The Gender and Responsible Artificial Intelligence Network (GRAIN), made up of the members of the consortium (Ipar, Sunbird and CSEA), as well as the beneficiaries of the GRAIN project, will meet from 16 to 18 April 2024 in Kampala (Uganda) to a working session focusing on exchanges and sharing on the theme: "a collaborative approach to responsible AI and gender".
The aim of the meeting is to encourage collaboration and knowledge exchange between network members, identify obstacles and opportunities to achieving the network's objectives, and develop strategies and action plans to address key issues related to GRAIN's mission. There will also be a focus on strengthening links and improving communication within the GRAIN network to foster ongoing collaboration and support.
At the start of the meeting, Professor Engineer Bainomugissha, representing Sunbird AI, welcomed the participants with a presentation of Uganda, in particular Kampala, which was hosting the meeting, and of his institution's achievements in the use of AI for the benefit of communities. According to Prof. Bainomugissha, Uganda is the "pearl of Africa", with the youngest population on the continent (77% of the population is under the age of 25) and more than 40 languages spoken.
In her speech, Dr Laure Tall, Director of Research at Ipar, emphasised "the extraordinary potential of AI to boost inclusive development on the African continent". Indeed, she pointed out, a recent study indicates that AI could help to achieve 134 of the 169 United Nations Sustainable Development Goals. This includes solutions ranging from improving access to healthcare to combating climate change.
According to Dr Tall, it is crucial to invest in quality data and disaggregated data for AI. Today's data does not give a complete picture of women, let alone African women.
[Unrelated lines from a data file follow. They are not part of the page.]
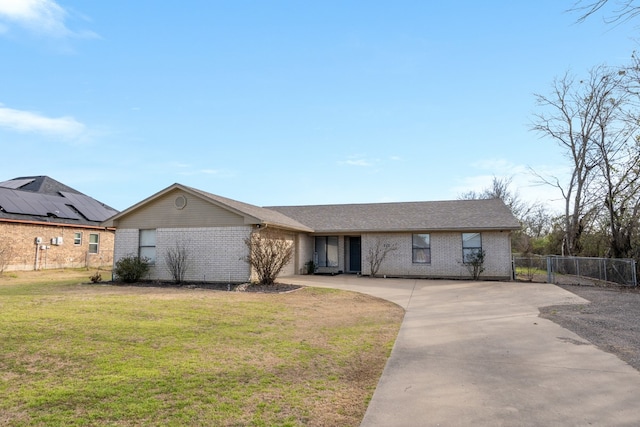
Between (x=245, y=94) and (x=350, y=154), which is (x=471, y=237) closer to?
(x=350, y=154)

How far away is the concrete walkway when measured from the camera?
3504mm

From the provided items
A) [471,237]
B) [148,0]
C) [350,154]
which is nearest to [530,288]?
[471,237]

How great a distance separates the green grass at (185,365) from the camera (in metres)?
3.47

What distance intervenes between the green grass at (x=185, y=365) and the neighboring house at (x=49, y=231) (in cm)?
1353

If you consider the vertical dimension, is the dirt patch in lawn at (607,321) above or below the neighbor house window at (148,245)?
below

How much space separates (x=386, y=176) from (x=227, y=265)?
12.9m

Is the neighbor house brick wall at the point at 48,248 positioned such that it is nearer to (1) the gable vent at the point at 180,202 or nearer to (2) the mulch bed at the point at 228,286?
(2) the mulch bed at the point at 228,286

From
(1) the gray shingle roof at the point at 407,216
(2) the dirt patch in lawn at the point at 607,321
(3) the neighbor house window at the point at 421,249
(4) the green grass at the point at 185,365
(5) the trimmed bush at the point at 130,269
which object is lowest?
(2) the dirt patch in lawn at the point at 607,321

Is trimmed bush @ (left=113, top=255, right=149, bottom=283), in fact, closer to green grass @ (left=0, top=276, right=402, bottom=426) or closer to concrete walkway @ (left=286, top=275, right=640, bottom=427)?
green grass @ (left=0, top=276, right=402, bottom=426)

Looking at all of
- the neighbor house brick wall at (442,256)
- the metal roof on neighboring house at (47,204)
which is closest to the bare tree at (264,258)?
the neighbor house brick wall at (442,256)

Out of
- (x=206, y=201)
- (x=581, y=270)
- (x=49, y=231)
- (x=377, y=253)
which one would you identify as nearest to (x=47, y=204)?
(x=49, y=231)

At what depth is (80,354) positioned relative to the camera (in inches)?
202

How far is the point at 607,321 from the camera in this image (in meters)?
8.26

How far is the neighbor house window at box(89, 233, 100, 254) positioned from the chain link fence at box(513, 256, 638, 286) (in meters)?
26.1
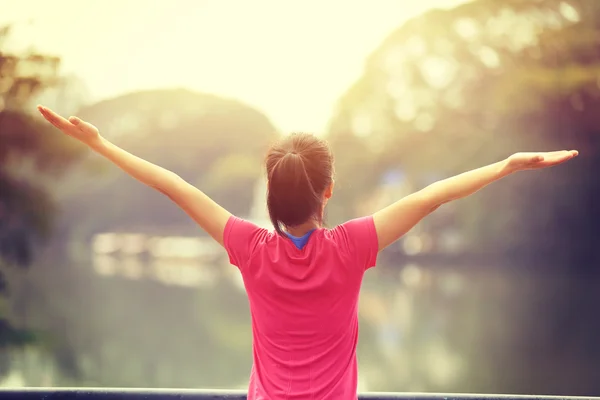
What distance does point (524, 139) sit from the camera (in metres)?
4.35

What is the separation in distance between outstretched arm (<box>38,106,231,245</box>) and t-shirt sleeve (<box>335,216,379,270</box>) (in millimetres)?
145

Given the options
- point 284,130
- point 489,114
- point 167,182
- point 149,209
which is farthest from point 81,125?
point 489,114

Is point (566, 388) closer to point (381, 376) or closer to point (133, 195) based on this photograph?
point (381, 376)

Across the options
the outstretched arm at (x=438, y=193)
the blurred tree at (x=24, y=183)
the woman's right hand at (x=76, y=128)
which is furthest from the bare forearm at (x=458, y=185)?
the blurred tree at (x=24, y=183)

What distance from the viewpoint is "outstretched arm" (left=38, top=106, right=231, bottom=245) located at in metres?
0.78

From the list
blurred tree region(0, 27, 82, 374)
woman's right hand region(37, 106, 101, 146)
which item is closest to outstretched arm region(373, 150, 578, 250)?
woman's right hand region(37, 106, 101, 146)

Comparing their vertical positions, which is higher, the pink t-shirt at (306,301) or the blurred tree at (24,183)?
the blurred tree at (24,183)

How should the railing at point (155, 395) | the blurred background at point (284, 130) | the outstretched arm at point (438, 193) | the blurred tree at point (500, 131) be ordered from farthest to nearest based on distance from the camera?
the blurred tree at point (500, 131) → the blurred background at point (284, 130) → the railing at point (155, 395) → the outstretched arm at point (438, 193)

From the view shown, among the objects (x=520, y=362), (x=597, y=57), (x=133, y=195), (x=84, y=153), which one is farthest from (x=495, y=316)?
(x=84, y=153)

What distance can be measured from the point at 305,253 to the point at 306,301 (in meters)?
0.06

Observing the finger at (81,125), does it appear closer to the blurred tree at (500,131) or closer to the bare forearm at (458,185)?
the bare forearm at (458,185)

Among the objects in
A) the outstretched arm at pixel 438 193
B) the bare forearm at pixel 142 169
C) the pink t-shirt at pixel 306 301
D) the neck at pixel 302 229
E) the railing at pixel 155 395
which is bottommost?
the railing at pixel 155 395

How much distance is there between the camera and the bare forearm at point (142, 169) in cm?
79

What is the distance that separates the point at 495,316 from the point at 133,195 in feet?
8.38
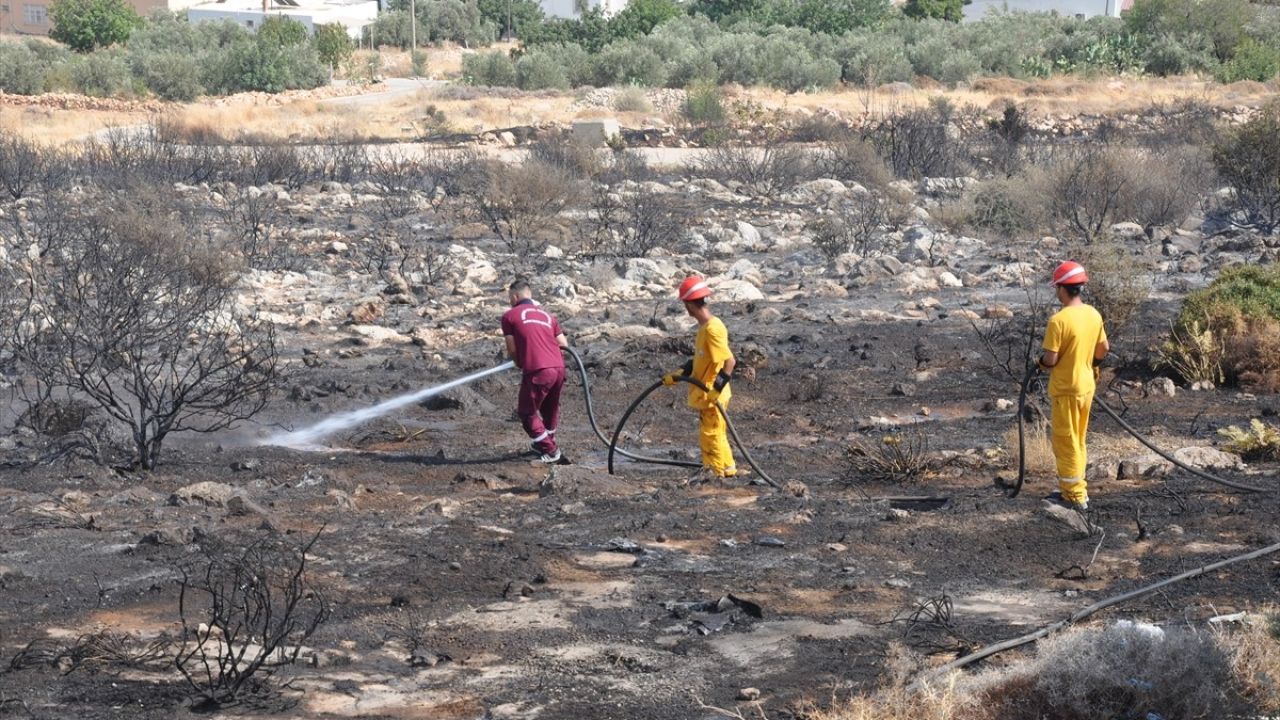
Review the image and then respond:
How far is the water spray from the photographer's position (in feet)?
38.4

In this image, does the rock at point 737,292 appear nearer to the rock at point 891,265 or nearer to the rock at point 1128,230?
the rock at point 891,265

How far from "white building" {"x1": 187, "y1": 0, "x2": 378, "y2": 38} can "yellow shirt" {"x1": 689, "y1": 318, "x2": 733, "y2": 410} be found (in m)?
Result: 70.3

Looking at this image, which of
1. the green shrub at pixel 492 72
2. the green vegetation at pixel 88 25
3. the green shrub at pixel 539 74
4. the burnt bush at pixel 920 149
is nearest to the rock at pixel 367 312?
the burnt bush at pixel 920 149

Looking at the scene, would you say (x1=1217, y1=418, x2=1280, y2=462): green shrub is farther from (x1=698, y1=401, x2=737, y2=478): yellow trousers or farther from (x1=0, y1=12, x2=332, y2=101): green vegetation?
(x1=0, y1=12, x2=332, y2=101): green vegetation

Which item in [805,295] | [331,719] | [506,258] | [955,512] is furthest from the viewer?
[506,258]

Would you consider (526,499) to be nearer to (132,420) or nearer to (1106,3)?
(132,420)

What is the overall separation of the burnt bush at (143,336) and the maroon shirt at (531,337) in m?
1.67

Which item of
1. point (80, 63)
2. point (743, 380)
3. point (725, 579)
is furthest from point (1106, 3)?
point (725, 579)

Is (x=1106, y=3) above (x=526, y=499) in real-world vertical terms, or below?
above

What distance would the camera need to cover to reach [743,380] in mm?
13688

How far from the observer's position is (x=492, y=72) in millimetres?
53875

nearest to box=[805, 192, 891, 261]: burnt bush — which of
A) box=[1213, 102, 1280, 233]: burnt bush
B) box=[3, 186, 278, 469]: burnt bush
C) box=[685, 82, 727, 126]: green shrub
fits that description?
box=[1213, 102, 1280, 233]: burnt bush

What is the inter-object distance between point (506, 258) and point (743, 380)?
699 centimetres

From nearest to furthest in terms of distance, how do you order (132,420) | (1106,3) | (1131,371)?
(132,420) → (1131,371) → (1106,3)
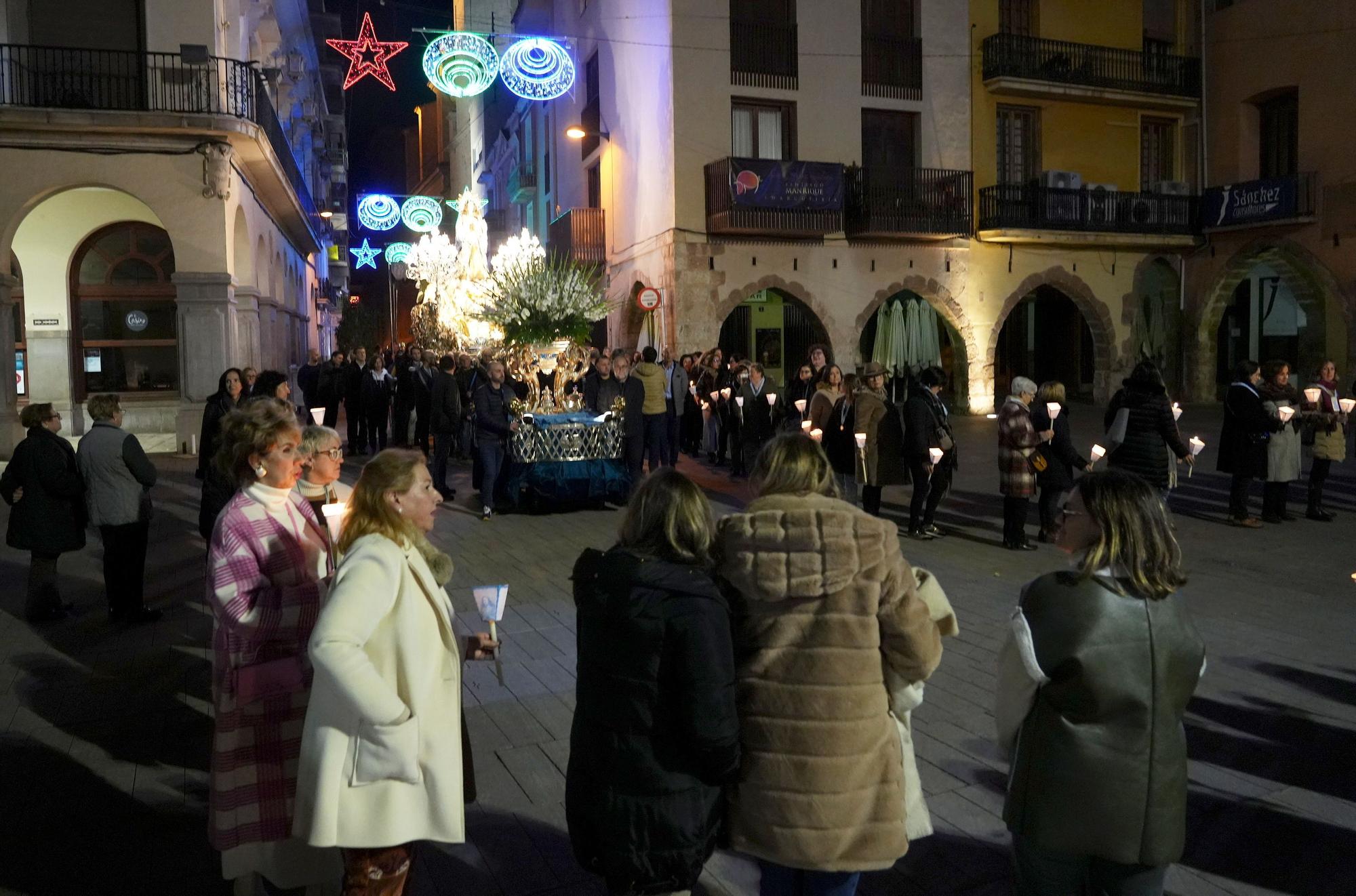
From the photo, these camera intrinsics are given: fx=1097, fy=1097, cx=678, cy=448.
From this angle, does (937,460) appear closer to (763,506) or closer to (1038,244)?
(763,506)

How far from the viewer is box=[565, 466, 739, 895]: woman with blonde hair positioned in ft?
8.82

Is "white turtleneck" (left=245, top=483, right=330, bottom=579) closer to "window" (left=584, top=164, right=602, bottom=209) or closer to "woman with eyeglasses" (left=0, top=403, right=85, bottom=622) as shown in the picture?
"woman with eyeglasses" (left=0, top=403, right=85, bottom=622)

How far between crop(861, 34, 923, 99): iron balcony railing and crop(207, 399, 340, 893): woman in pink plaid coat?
902 inches

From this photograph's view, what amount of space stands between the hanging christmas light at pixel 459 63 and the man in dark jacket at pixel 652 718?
20.0 metres

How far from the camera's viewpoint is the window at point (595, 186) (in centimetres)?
2864

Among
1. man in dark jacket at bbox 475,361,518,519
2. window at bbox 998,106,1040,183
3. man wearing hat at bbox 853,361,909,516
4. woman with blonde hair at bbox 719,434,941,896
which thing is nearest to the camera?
woman with blonde hair at bbox 719,434,941,896

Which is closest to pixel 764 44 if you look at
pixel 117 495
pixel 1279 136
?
pixel 1279 136

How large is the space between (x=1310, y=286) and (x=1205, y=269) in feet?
8.35

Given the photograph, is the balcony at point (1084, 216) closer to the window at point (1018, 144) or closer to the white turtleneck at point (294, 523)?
the window at point (1018, 144)

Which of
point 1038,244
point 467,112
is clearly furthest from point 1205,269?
point 467,112

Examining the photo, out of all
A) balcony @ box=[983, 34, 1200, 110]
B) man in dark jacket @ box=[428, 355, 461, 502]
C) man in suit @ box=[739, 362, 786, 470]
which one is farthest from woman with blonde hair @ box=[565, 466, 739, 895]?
balcony @ box=[983, 34, 1200, 110]

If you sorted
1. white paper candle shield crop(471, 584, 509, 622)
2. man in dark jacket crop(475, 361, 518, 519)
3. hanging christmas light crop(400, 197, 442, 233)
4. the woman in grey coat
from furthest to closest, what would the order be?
hanging christmas light crop(400, 197, 442, 233)
man in dark jacket crop(475, 361, 518, 519)
the woman in grey coat
white paper candle shield crop(471, 584, 509, 622)

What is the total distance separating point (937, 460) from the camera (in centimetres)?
1017

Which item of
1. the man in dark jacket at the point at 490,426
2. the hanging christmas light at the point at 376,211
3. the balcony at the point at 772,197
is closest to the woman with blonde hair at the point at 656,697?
the man in dark jacket at the point at 490,426
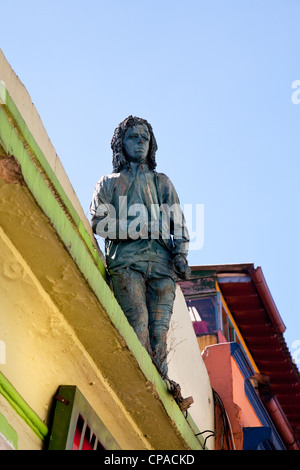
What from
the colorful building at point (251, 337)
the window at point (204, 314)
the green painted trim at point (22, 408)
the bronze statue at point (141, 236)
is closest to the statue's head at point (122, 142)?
the bronze statue at point (141, 236)

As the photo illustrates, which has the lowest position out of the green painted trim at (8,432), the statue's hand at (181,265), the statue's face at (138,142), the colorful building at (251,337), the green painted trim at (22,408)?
the green painted trim at (8,432)

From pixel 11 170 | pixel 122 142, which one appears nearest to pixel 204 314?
pixel 122 142

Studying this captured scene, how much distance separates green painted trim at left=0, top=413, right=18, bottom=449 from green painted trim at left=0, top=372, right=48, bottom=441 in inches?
6.3

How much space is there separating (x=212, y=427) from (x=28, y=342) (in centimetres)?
499

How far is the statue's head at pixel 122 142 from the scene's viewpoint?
26.3 feet

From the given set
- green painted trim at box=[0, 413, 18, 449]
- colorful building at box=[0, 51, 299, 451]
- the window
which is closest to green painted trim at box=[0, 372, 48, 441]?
colorful building at box=[0, 51, 299, 451]

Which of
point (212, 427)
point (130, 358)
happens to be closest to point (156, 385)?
point (130, 358)

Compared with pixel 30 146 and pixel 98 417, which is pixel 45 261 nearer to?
pixel 30 146

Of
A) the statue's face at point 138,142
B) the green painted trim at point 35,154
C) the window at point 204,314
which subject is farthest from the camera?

However, disaggregating data is not as simple as counting men and women. Collecting data for AI also requires intersectional approaches.
She pointed out that artificial intelligence could also exacerbate disparities and the digital divide because, she explained, there is a considerable digital imbalance between men and women.
According to Dr Adedeji Adeniran, Director of Research at CSEA, AI will have a positive impact on society's economy. However, the benefits of AI will be disproportionate due to gender bias in the use and production of data for AI.
Over the course of three days, participants will adopt a participatory approach through a variety of sessions, including presentations of beneficiaries' projects, group work to draw up the network's basic documents, and determination of the network's next steps, among others.
At the end of the workshop, participants are expected to have a better understanding and awareness of GRAIN's mission, objectives and activities. In addition, action plans and strategies will be developed to meet the challenges identified and take advantage of the opportunities presented by the network.
It will also strengthen links and collaboration between GRAIN members, which will promote greater synergy and collective impact in achieving common objectives. In addition, members will have a greater involvement of participants in actively contributing to the evolution and sustainability of GRAIN's initiatives.
It should be noted that since its official launch in November 2023, the network has organised 5 webinars and 5 regular meetings with beneficiaries and network members. It should also be remembered that the GRAIN network aims to function as a "collaborative space" bringing together African stakeholders with the necessary expertise, including for-profit organisations, non-profit organisations, universities, governments and research enabling self-sustainability by building on existing capacity.
GRAIN is being set up as part of the Artificial Intelligence for Development in Africa (AI4D Africa) programme, with financial support from the International Development Research Centre (IDRC) and the Swedish International Development Cooperation Agency (SIDA).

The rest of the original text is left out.